I currently work for a site based in the UK, for UK consumers. The domain is a .com. We are close to expanding internationally, first of all into the US. As we have already marketed and built up a successful business using our .com domain for our UK market, we can't go down the route of having a .co.uk for the UK and a .com for the US. This leaves two options, either to use 1. subdomains (us.yourdomain.com) or 2. subfolders (yourdomain.com/us).

From posts I've read on other threads to do with expanding into european countries, having a ccTLD and being hosted in the country in question are both important factors when optimising for a particular country. From what I know .us domain isn't really used which is why I've come down to the two options above. Is the hosting an important factor? If so that would limit it to the subdomain option. Unless there's something you can do with subfolders to host them in different locations?

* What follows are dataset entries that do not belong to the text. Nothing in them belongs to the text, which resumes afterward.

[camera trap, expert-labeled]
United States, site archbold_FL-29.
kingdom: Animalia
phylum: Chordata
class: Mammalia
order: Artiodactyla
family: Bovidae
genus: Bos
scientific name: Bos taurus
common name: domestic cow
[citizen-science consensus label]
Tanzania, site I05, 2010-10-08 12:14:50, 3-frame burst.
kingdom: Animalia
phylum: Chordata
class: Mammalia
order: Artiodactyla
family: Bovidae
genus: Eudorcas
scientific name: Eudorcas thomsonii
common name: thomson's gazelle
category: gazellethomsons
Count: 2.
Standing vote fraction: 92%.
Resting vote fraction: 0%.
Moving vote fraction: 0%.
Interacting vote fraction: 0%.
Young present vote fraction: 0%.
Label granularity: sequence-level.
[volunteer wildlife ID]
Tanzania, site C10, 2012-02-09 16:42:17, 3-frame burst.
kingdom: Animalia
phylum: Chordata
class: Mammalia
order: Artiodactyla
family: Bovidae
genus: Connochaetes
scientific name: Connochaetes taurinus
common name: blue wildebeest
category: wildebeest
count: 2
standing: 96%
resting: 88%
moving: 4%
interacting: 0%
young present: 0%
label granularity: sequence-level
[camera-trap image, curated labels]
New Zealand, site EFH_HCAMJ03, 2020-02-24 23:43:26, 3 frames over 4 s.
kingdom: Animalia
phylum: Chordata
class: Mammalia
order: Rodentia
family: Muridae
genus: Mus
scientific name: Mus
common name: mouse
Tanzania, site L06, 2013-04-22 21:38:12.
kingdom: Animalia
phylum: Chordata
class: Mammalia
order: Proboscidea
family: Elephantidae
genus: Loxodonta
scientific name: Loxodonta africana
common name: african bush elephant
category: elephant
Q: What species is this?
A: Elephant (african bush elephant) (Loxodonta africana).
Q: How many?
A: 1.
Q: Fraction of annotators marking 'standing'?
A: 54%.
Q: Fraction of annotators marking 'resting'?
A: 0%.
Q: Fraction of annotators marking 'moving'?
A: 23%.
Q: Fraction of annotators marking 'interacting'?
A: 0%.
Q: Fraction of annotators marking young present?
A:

Are they any other factors, besides the points I've outlined above, that I should be taking into consideration. I would really appreciate any help with this decision. Thank you.
 
The physical location of a server plays a more important role when it comes to latency than speed. You could probably host in the UK and maintain web sites for the various countries you plan on expanding into without any major issues. It doesn't have as great of an impact on web hosting quality of service as it would gaming servers or other latency-sensitive applications. So you might save resources keeping it centralized.

But if you want to use two servers with one domain, you can probably just try adding an A (address) DNS record for your US subdomain pointing to the IP of your US-based server, and then set us.yoursite.com as a virtual host on your US-based server.

The obvious drawback here is that search engines will see links to the different subdomains as different sites. If you used subdirectories instead, your links to those subdirectories would be considered internal by the search engine. You could probably do this by using an url rewrite engine (mod_rewrite for apache). So us.yoursite.com/ becomes yoursite.com/us/.